Published: Tuesday, November 20, 2007

Updated: Saturday, October 10, 2009

This year's installment in the Davis, Markert, Nickerson Lecture series occurred Friday November 9, when Nadine Strossen, President of the American Civil Liberties Union (ACLU), discussed the growing vulnerability of academic and intellectual freedom, and how the American Civil Liberties Union protects these First Amendment rights at U-M's Law School.

After a brief introduction by University Librarian and former Provost Paul Courant, Strossen, a Professor at the New York Law School, and president of the ACLU since 1991, began to outline the importance of preserving freedom in spite of the costs of protecting the rights of those who use hate speech. Strossen's lecture was entitled "Defending Freedom: Even for the Thoughts We Hate."

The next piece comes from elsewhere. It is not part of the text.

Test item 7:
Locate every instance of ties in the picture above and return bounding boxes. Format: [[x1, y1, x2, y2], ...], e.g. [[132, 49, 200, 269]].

Strossen points out how in the post-9/11 world, today's forms of censorship seem justified because of the goal of protecting against terrorism. Examples include government wiretapping, prosecuting the press for exposing illegal government activities, and censoring the internet.

However, Strossen said that the American public labors under a historical hubris, a concept that implies that each generation thinks they are encountering new, unique obstacles that require special exceptions when, in hindsight, they should actually be looking back on history with humility.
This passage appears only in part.